For a single family with a few chickens, I recommend using an 18-gallon Rubbermaid tote bin, like the kind sold at Wal-Mart for $5-10. Drill 1/4" holes about 2" apart in the bottom of the bin (for drainage), and 1/8" holes about 1" apart along the top (for ventilation). (I no longer drill holes in the lid, as they can break when silly turkeys try to perch on them.) Place a few sheets of newspaper on the bottom of the bin, to keep worms in but let liquid seep out.

Next is bedding, which can be pine shavings, shredded newspaper or cardboard, or my favorite, moldy straw. Bedding acts as insulation, and I like to use a lot of it. Soak it in water, and add to the bin. On the top I usually toss corn husks (I love tamales). Put the bin lid on, place on well-drained soil in the shade, and you're done!

To feed the worms, I imagine the bin is divided into six sections, two by three. Each time I feed, I dig out one of the sections, add the food, and re-cover. The worms will move to where the food is. Covering the food with bedding and vermicompost keeps gnats and fruit flies away. Keep feeding in a circular pattern, and add water when needed. (You should expect the material at the top to dry out somewhat, which is fine. Plenty of moist room down below.)
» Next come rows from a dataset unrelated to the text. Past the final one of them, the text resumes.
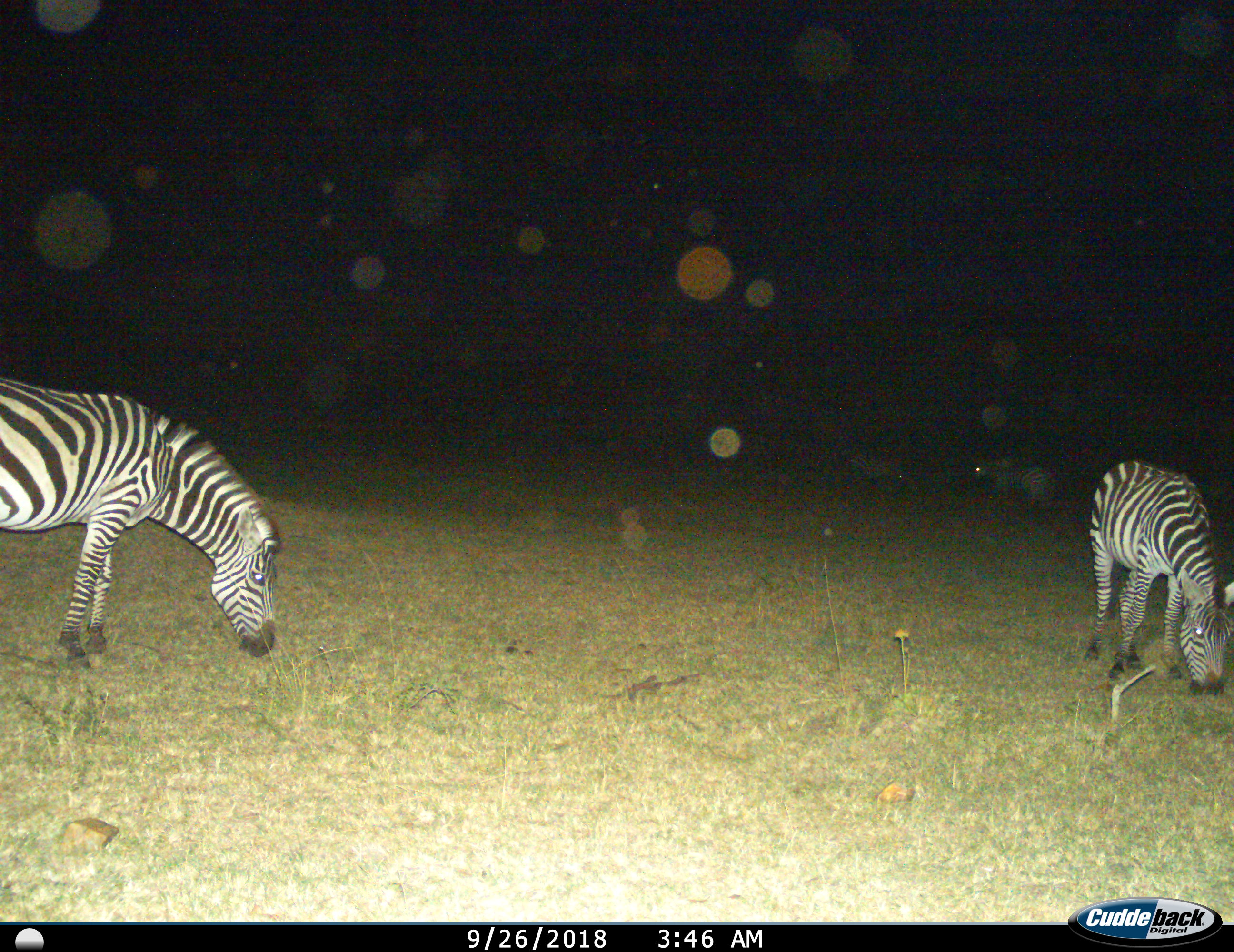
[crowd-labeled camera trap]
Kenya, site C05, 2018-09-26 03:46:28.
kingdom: Animalia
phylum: Chordata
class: Mammalia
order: Perissodactyla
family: Equidae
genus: Equus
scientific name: Equus quagga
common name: plains zebra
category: zebra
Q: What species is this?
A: Zebra (plains zebra) (Equus quagga).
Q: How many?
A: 2.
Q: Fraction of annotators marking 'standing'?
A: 30%.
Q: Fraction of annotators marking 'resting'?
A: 0%.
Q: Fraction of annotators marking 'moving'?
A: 10%.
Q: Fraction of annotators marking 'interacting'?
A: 0%.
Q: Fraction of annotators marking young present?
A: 0%.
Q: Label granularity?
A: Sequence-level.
After several months, the bin will be full of vermicompost and lots of worms. To harvest, you can either push everything to one side, place a screen in the bin, and only feed on the other side OR dump the contents onto a table, make vermicompost pyramids, and remove the outer portions of vermicompost. (Worms hate bright light, and converge at the middle of the pile.)

I tried vermicomposting once, I bought an established system off of some moving. It just all seemed to be very wet and mucky, it was like that when I got it. After sorting the worms from the muck and putting them into fresh bedding I decided I didn't want to deal with muck after that and sold the system....maybe it was just the set up I had, it was a two bin tote system with air holes drilled in the sides....nothing fancy. I would like to give it a try again if I knew my end results wouldn't be muck!